First a little background and a brief rant:
1) Del.icio.us is a social bookmarking service, which means it is a service that allows users like me and you to bookmark web sites and parts of web sites and add descriptive keywords, called tags, to describe the things we have bookmarked. Other users can then search for topics of interest by searching for related tags.
2) The discussion that Henry describes happened at some “industry think-tank.” I find the whole idea of think-tanks to be hugely pretentious. I’m surprised Ken Leebow wasn’t there so he could run home and post about how useless the rest of our blogs are, but I digress. Henry’s a smart guy and I enjoy his writing- even if he did participate in a think-tank.
Anyhow, the issue is that web sites like del.icio.us build a platform, rely on users to populate and expand it and then, sometimes, sell it for a fat profit. As Henry points out, that’s the same thing that happens with message boards, review and opinion sites and countless other platforms. It happens with blogs- commenting and interactivity are the best ways to increase page views, which increase value.

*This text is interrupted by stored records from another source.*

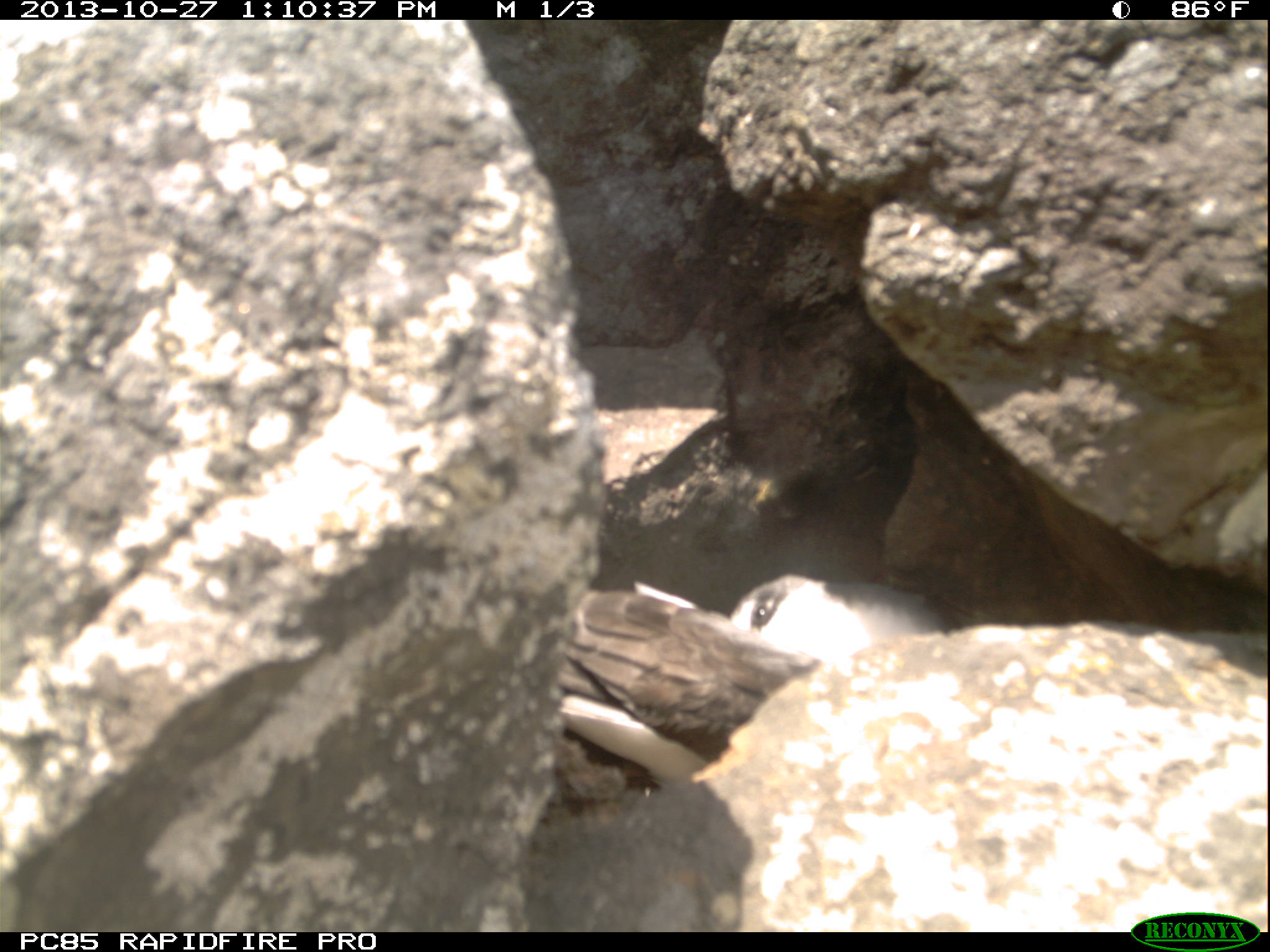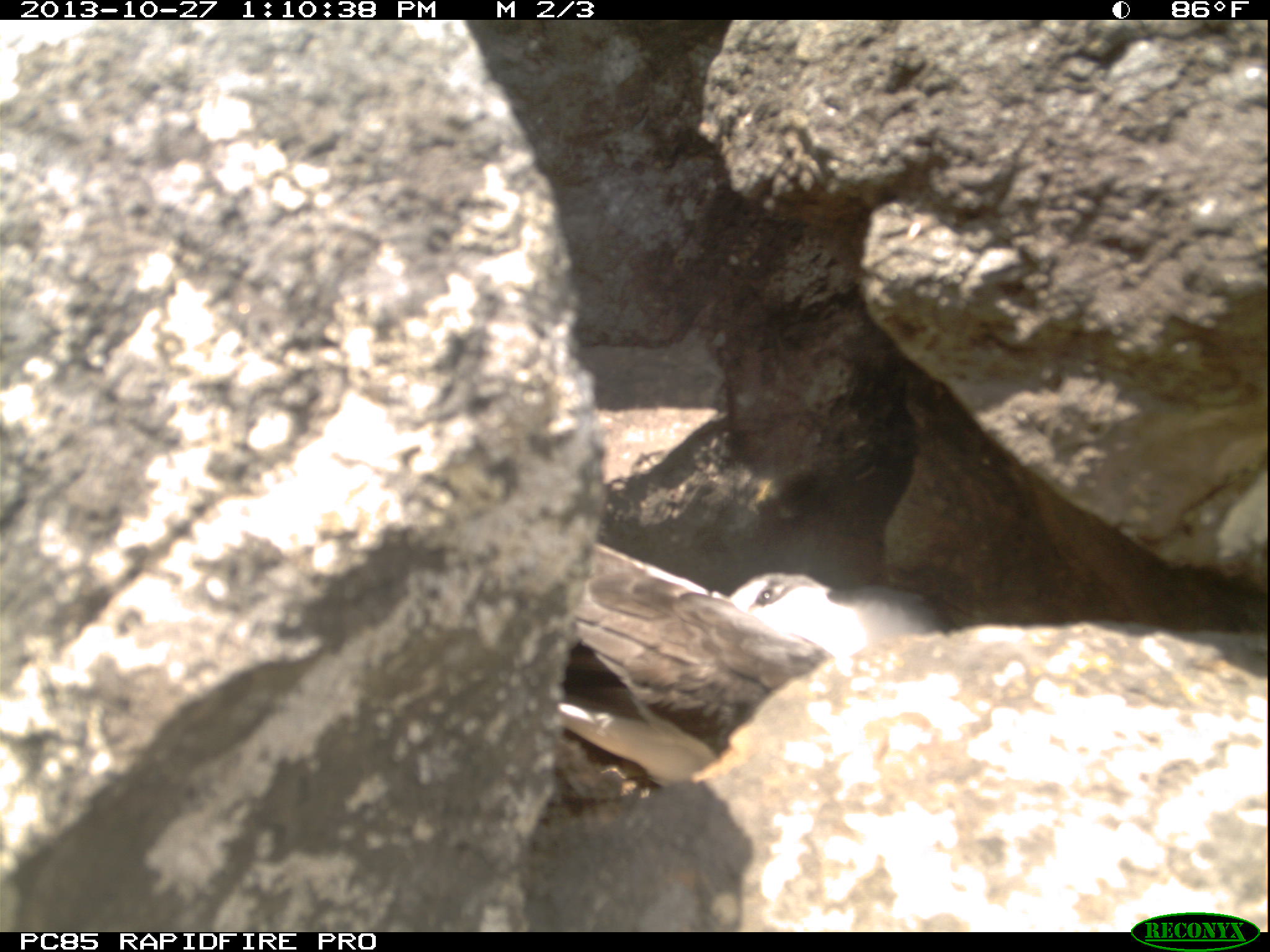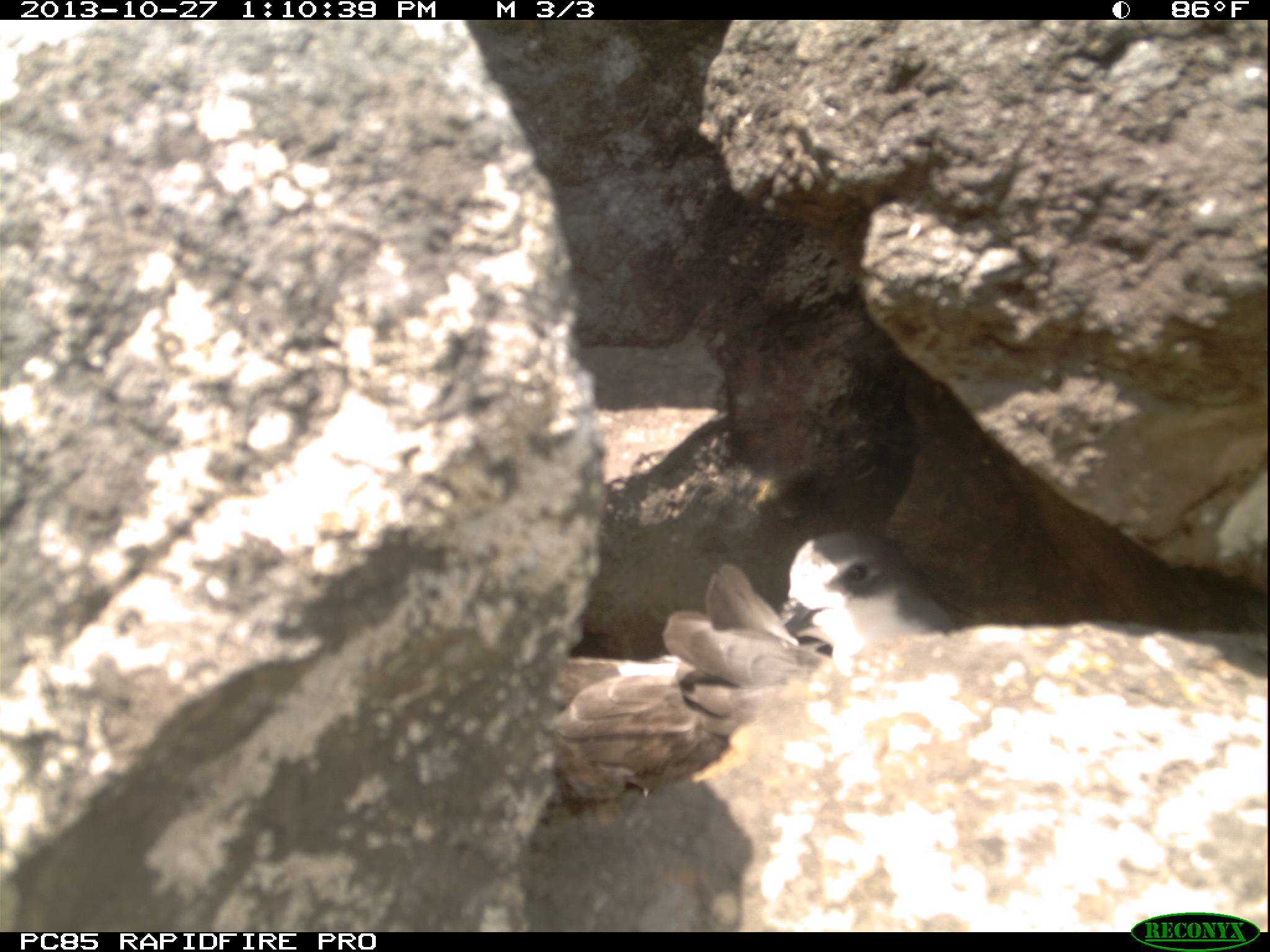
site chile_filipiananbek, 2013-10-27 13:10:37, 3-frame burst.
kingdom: Animalia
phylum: Chordata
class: Aves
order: Procellariiformes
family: Procellariidae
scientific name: Procellariidae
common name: petrel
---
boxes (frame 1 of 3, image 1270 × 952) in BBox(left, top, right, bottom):
petrel: BBox(530, 534, 981, 803)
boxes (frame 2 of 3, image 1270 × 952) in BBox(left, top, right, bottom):
petrel: BBox(528, 545, 944, 800)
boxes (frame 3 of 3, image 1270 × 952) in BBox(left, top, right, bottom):
petrel: BBox(530, 521, 950, 814)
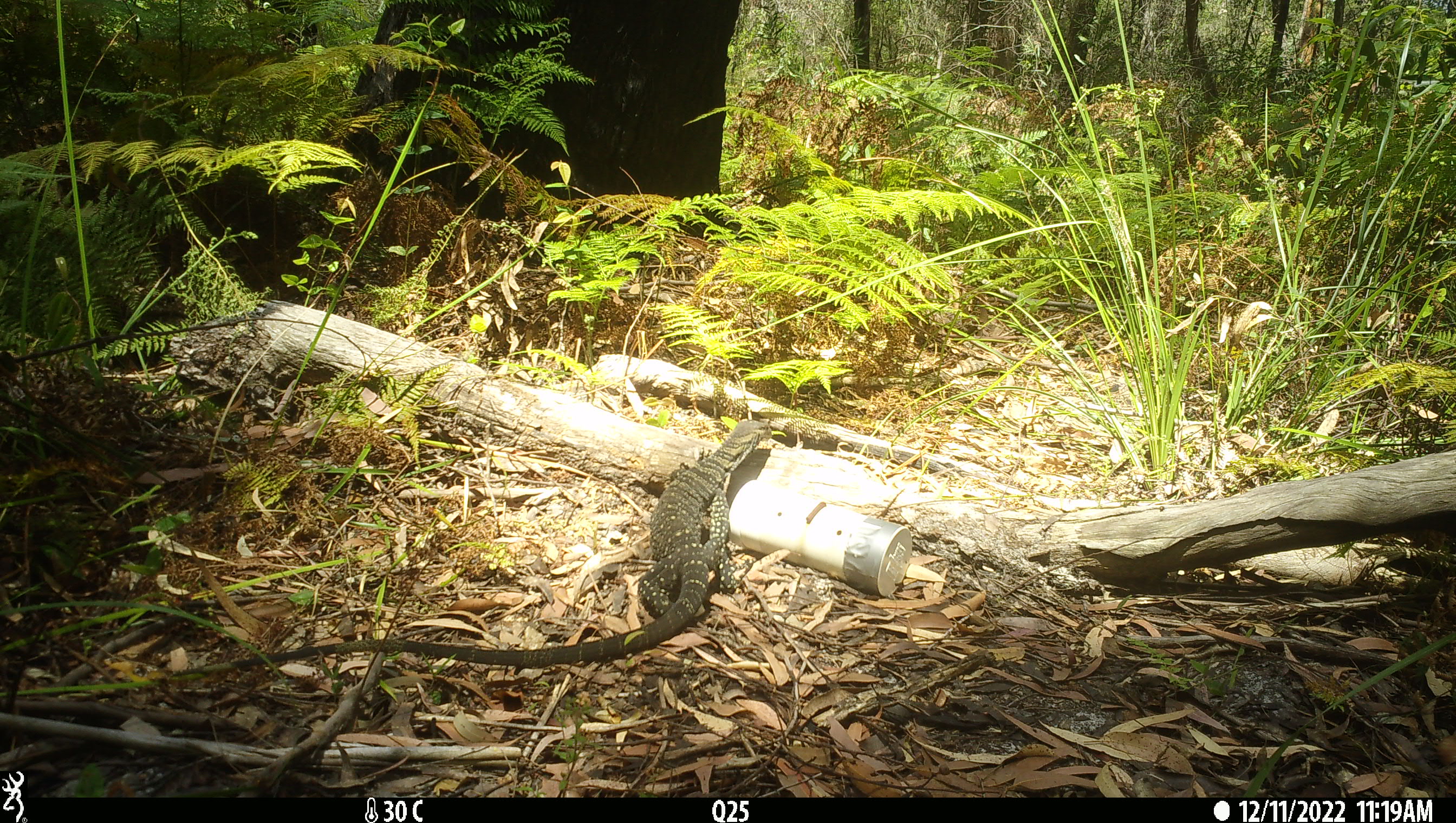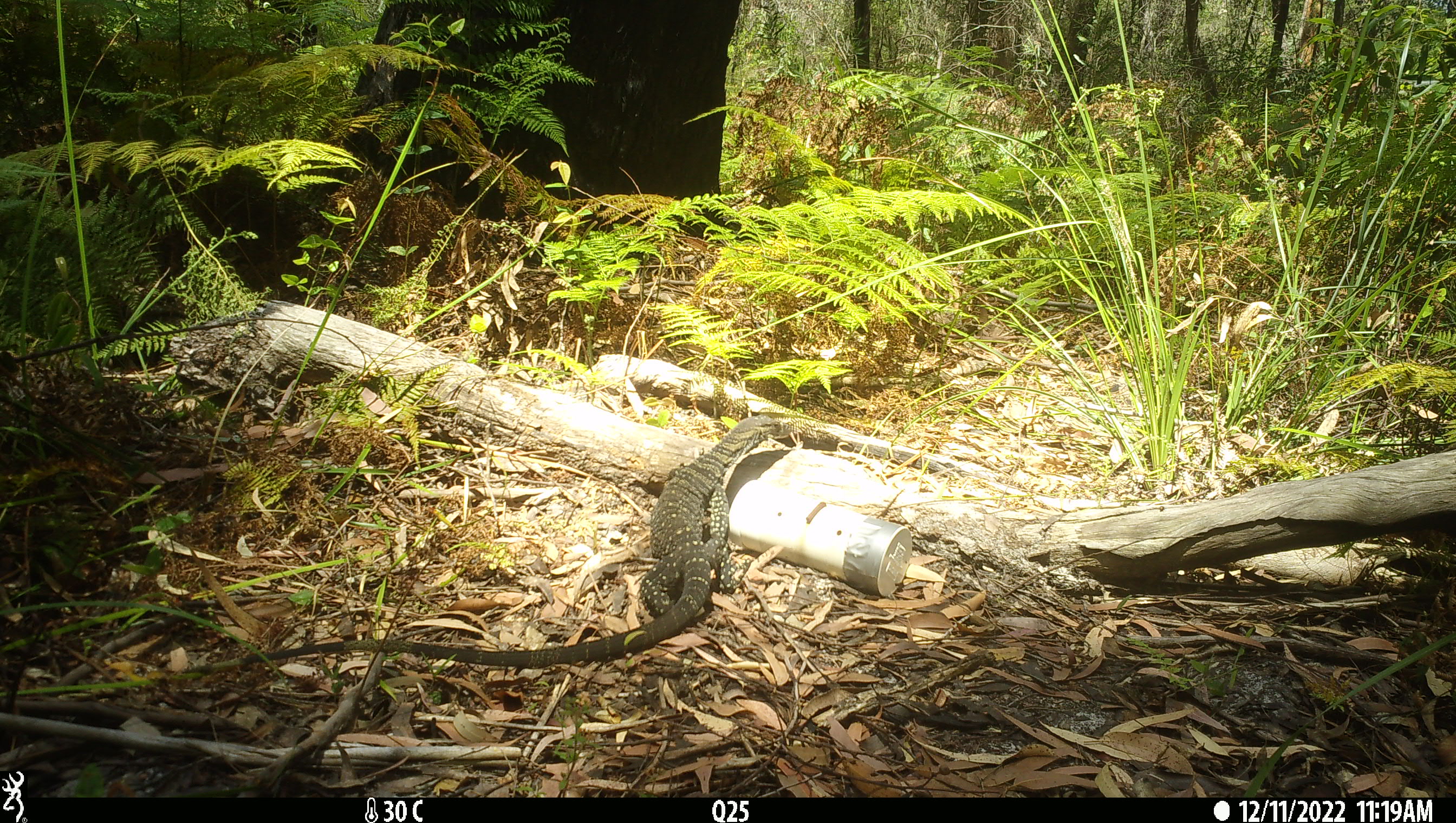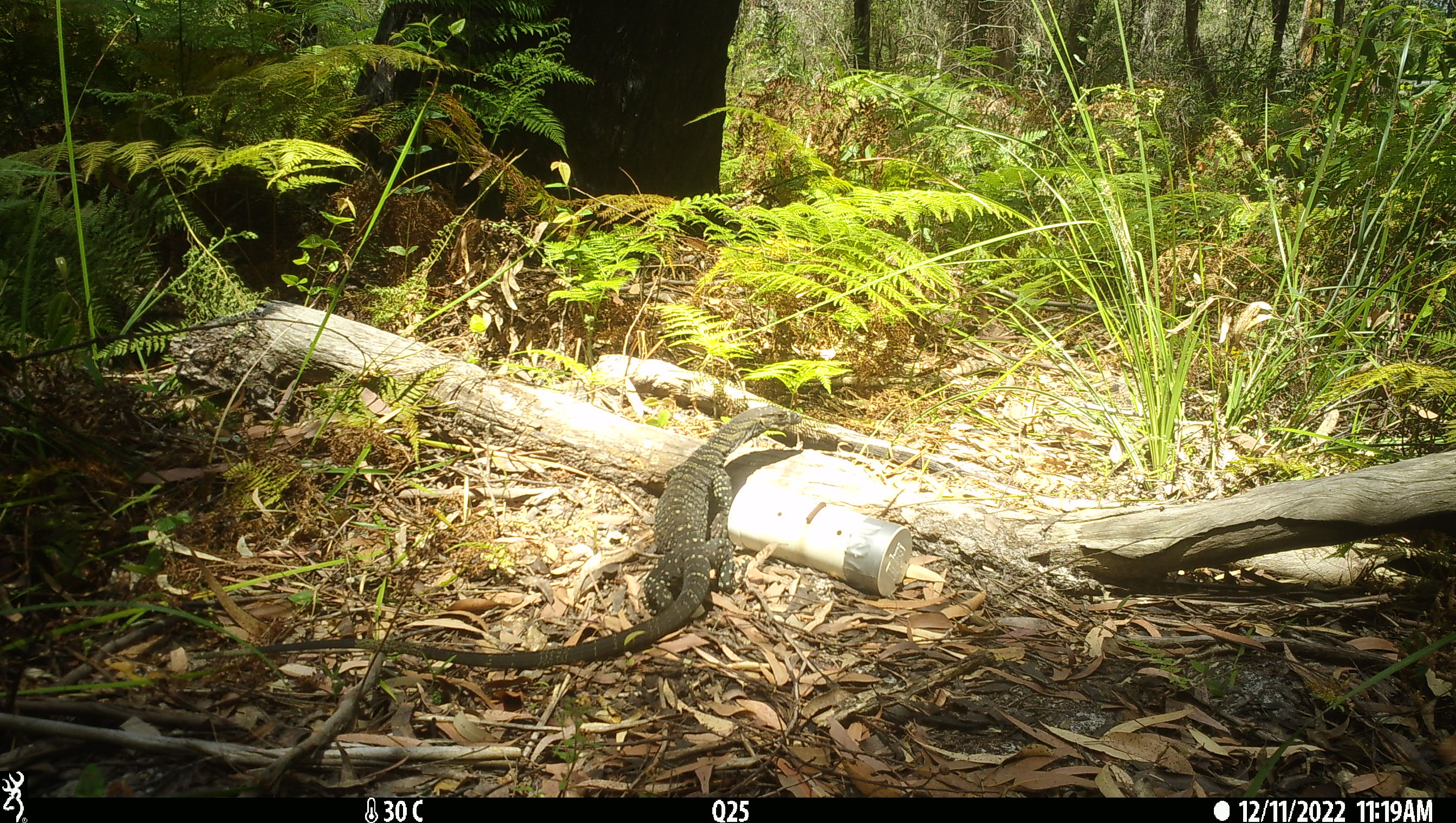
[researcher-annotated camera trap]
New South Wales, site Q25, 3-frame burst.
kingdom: Animalia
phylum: Chordata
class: Reptilia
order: Squamata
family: Varanidae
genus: Varanus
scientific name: Varanus varius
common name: lace monitor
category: goanna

The theory behind del.icio.us is the same theory that drives the growth of message boards. People want to express their opinion (Henry did it and now I’m doing it) and they like to do it at a place where they can find an audience. When I developed ACCBoards.Com, it was just an bunch of code on a server. But it filled a need- the web was a smaller place back then there was no other web site where fans of all ACC schools could gather to talk about their shared passion for ACC sports. By share, of course, I mean not just to read, but also to write. Before long we were getting millions of page views a month. I didn’t sell ACCBoards.Com, but I was about to when the dot.com bust occurred (I still get that letter of intent out once in a while and weep over it).
Was I somehow taking advantage of my users? I don’t think so. It took a lot of money to pay for the servers that ran the original site, and the new features I wanted to add were going to require money and resources I didn’t have. The users’ needs would still have be met had the sale closed- maybe even met better. Yes, I would have made some money, but so do the developers of successful shopping malls, restaurants and golf courses- all of which rely on their customers to make them successful. And unlike most golf courses, you don’t have to pay to use del.icio.us.
It all boils down to service- if you provide a service to people, they will use it. If you create a sense of community, they will use it even more. If you do that and then make some money, that’s a good thing, not a bad thing. Sure the big dollars might be harder to come by in the future, but we thought the very same thing after the dot.com bust and there’s lots of money being made now- 5 or so years later. It’s a cyclical thing. There will always be new trends and new ideas driving those trends. In the mid-nineties, blogs (nee journals) were boring internet diaries. Now for all intents and purposes blogs are the internet. Things change and ideas are hatched. Money can be made, and lots of it on the frontiers- be in California in the 1890’s or the internet in the 1990’s.
Henry concludes, as I do, that del.icio.us did nothing wrong. Provide a good service, make a little money. That’s the way things ought to work.